When I sat up, perplexed, I saw that the members of the group were
far away, disappearing behind a corner.
The
passers-by said that I should go to see a doctor, since my face had
swollen and turned red. I mirrored myself from a shop window and hardly
recognized my features behind the swollen cheeks and bloated lips.
I
found a doctor's office in the basement of a nearby street. The staircase
down to the office was steep and narrow. I avoided touching the clothes
hanging from the ceiling and was careful not to mess up the papers
that were heaped on the floor and the tables.
At
the end of the basement, behind a large desk, sat the doctor greeting
me welcome. He was sorry about the mess. "I live in my office
and usually don't bother to clean it," he said. "Keeping
up the practise becomes cheaper that way."
The
doctor examined my face and wrote a drug presciption advising me to
cover my cheeks with a gel available from a pharmacy. Additionally
he wrote me a recipe for an Indian curry dish that I should eat so
as to quicken the recovery.
Back
in the streets I looked for a pharmacy and found one in the nearby
area. The pharmacist said, however, that they didn't have the gel
prescribed. "You should go to the store on the other side of
the street," he advised. "They might well have it. But remember
that you should keep on applying the gel to your face so as to avoid
the skin drying up. Otherwise you might get an infection creeping
up to your brains."
The
pharmacist's words sounded ominous. Were my injuries really that bad?
The
shopkeeper on the other side of the street had heard our conversation.

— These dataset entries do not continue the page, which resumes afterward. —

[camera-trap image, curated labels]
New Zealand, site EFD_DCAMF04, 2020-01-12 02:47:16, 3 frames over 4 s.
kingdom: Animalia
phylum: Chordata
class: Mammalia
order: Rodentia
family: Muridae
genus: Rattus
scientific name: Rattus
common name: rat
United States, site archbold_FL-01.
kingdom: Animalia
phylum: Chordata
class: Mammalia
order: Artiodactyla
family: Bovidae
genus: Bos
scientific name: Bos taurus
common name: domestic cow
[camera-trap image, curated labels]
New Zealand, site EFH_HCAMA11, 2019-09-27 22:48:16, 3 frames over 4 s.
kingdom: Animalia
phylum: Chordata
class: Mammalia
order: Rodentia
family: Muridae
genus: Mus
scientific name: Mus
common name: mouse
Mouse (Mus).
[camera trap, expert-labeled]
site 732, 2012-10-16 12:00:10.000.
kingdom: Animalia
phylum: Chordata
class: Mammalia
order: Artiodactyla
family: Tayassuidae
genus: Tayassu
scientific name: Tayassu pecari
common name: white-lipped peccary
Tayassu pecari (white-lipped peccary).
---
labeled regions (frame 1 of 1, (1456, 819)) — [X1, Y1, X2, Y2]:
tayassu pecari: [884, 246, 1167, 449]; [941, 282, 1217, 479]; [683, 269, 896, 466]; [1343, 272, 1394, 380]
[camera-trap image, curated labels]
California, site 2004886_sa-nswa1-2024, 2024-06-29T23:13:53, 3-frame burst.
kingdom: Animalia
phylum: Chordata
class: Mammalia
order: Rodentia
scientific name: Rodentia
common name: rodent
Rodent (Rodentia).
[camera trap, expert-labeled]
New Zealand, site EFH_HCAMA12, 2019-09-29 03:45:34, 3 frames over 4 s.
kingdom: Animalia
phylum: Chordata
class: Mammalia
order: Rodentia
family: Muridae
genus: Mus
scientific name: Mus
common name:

A gel bottle in his hand he beckoned me to come to his store. Studying
the prescription he put the gel into a plastic bag. He then rummaged
cupboards and drawers for lentils, onions, chillies, spices, curry
leaves and poured all the ingredients into the same bag as the gel.
I was amazed at his carelessness, since he didn't even try to keep
the powdery spices, food stuffs and medicine separate from each other.
Without saying a word, however, I paid my purchases and stepped back
to the street.
I
smeared the gel into my face. The hot sensation in my cheeks cooled
down somewhat. I walked along the streets wondering where I could
prepare the curry recipe as ordered by the doctor.